Why should you know now?
That's not fair.

There are also times when I wonder.
What would happen if I went this way instead of the other.

There are times when I think:
"How different my life would be if they allowed me to stay in my mother's warm grasp."

I never wanted to leave her to begin with.
My brother was different.

He was small then.
So the way I saw it was: He'll forget me.

I'll never forget the tears I shed when my mother told me of my brother, waking her up early in the morning asking for me.

The tears I shed when I heard my mother's struggle.

But even though, things were easier then.
Now I'm not sure.

Now I battle "mental instability".
Now I battle blocking out the names, the sights.
Now I battle to defend my unraveling black silk soul.
Now I battle to not take you personally.

How can I.
Can I even trust you?
You're out to get me aren't you?
I know you are.
Don't lie to me.
Be serious.


GET THE FUCK AWAY FROM ME.


Stay in that corner.
I agree.
I surrender.
I will tell you.
Very few people know.

Therefore, if I let the paint hit the floor you must promise me to mop it up afterwards and perform surgery on your lips.
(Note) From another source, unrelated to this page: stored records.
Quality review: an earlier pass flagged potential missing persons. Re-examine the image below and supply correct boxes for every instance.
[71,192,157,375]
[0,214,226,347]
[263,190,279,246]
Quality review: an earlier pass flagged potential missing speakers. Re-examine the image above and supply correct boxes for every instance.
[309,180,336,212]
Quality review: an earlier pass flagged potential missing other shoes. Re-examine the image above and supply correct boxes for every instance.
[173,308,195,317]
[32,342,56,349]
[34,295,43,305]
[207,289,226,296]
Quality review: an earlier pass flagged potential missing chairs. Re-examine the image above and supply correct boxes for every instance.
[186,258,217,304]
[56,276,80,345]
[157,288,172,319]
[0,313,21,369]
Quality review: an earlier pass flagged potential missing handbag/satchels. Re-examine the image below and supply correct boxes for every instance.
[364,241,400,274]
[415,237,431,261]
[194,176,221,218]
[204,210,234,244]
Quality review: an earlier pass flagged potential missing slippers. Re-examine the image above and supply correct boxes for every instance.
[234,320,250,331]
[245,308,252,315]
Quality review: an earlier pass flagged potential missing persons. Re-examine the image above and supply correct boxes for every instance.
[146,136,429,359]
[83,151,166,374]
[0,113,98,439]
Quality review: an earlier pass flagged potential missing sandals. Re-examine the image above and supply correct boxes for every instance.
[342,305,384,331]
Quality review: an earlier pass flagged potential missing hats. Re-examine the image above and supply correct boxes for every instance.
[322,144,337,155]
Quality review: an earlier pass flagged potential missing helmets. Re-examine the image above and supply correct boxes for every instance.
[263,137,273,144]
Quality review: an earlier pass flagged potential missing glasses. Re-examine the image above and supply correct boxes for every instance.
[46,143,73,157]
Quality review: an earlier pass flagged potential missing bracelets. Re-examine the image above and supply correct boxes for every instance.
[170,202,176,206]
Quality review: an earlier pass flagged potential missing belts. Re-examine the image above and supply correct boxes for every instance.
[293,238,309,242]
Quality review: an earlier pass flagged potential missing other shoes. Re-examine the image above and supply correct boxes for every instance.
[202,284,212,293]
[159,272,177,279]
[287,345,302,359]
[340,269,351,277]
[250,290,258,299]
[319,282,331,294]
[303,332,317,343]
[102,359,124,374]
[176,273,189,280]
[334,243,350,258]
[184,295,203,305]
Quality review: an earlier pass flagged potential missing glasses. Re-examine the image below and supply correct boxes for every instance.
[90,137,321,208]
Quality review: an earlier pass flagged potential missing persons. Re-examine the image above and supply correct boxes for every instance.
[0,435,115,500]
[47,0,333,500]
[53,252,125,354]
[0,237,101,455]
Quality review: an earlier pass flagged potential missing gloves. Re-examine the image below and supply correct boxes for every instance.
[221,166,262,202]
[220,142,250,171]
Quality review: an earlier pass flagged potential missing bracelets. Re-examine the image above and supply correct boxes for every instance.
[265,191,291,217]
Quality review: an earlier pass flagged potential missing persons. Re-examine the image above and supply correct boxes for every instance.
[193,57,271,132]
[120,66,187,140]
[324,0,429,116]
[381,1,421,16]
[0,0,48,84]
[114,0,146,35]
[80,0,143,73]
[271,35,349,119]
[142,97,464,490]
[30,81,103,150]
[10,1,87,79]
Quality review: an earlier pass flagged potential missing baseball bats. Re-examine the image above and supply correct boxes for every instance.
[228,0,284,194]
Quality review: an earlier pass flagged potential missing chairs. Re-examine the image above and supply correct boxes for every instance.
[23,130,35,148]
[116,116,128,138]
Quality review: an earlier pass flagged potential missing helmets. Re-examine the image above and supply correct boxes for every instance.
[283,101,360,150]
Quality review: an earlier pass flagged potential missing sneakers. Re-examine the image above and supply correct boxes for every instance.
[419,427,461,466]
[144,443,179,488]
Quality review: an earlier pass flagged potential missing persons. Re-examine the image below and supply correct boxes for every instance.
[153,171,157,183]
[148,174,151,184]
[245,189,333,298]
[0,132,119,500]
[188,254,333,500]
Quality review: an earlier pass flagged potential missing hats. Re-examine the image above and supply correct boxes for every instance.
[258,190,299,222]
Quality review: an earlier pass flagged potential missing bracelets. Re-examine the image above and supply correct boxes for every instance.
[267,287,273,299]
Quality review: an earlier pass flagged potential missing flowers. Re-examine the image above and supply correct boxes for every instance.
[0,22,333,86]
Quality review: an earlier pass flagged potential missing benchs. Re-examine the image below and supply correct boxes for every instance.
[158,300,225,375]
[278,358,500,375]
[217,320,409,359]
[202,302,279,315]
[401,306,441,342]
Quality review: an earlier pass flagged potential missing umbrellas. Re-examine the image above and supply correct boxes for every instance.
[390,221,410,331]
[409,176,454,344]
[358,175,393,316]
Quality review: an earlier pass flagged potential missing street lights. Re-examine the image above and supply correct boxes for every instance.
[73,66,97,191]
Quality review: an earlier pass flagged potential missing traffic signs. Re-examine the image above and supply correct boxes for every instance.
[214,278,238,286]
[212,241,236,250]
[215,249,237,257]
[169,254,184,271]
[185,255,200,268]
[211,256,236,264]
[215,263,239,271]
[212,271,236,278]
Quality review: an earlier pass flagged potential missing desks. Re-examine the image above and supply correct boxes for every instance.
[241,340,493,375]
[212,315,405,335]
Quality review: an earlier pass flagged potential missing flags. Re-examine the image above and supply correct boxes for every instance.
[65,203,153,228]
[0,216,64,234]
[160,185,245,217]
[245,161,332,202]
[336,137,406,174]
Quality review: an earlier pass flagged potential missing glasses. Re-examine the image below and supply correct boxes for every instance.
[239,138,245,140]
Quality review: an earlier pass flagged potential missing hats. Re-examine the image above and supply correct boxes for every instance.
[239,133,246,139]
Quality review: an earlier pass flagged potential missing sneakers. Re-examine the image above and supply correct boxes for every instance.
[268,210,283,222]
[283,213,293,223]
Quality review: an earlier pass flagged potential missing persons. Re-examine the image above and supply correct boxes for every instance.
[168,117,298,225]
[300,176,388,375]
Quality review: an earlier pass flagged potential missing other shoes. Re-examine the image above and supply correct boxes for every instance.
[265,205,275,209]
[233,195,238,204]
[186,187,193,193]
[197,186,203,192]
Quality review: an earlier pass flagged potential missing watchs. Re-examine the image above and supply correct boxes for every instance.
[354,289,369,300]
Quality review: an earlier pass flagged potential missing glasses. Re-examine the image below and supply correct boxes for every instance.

You have to assure me that.
Or they'll come after me.

Pinky promise?

Then I'll let you in my decimated mind.
To pick at my childhood.
Even though to some I am a child.

I am not.
Children don't know what I know.
Children don't see what I see.
Say what I say.
Mean what I mean.

So here's your chance to turn away.
It's okay.
I won't be offended.

I've been basking alone for a while now.


But if you do stay, I swear I won't ask much of you.

The only thing I request though, is that you don't mind my tears.
Because quite frankly, there's really no plausible reason available that you do.